THE REQUEST =
Extract the text of every item below verbatim, leaving out the pictures.

··· INPUT

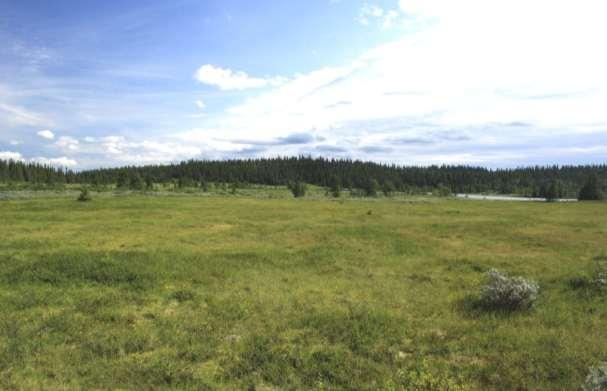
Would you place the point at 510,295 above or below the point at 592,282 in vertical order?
above

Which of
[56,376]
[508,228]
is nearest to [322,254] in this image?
[56,376]

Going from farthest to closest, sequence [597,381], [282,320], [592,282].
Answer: [592,282], [282,320], [597,381]

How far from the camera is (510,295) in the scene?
Answer: 1119cm

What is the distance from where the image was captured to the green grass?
739 cm

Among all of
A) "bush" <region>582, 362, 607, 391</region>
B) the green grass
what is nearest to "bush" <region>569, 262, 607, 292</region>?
the green grass

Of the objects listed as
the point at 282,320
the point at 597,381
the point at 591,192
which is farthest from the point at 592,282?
the point at 591,192

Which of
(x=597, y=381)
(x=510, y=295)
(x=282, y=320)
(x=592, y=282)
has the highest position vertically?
(x=597, y=381)

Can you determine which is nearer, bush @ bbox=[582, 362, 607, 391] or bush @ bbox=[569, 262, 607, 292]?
bush @ bbox=[582, 362, 607, 391]

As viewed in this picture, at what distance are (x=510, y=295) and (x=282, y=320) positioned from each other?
22.3ft

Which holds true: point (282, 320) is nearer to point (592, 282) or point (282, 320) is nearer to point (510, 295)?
point (510, 295)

······

EXERCISE RESULT =
Would you place the point at 510,295 above or below the point at 592,282 in vertical order?
above

Which of
[56,376]
[508,228]
is nearest to [322,254] in this image?
[56,376]

Going from farthest to closest, sequence [597,381], [282,320], [592,282].
Answer: [592,282], [282,320], [597,381]

How far from the camera is (510,295) in the scene?
Answer: 1119cm

What is the distance from where the image was captured to the green grass?
739 cm

Among all of
A) "bush" <region>582, 362, 607, 391</region>
B) the green grass
what is nearest to "bush" <region>569, 262, 607, 292</region>?
the green grass

Of the objects listed as
the point at 282,320
the point at 597,381
the point at 591,192
which is farthest from the point at 592,282?
the point at 591,192

Which of
(x=597, y=381)
(x=510, y=295)
(x=282, y=320)
(x=592, y=282)
has the highest position vertically?
(x=597, y=381)

Can you determine which is nearer, bush @ bbox=[582, 362, 607, 391] or bush @ bbox=[569, 262, 607, 292]?
bush @ bbox=[582, 362, 607, 391]

As viewed in this picture, at what distance are (x=510, y=295) and (x=282, y=320) positioned from each other?
22.3ft

Which holds true: point (282, 320) is nearer to point (592, 282) or point (282, 320) is nearer to point (510, 295)?
point (510, 295)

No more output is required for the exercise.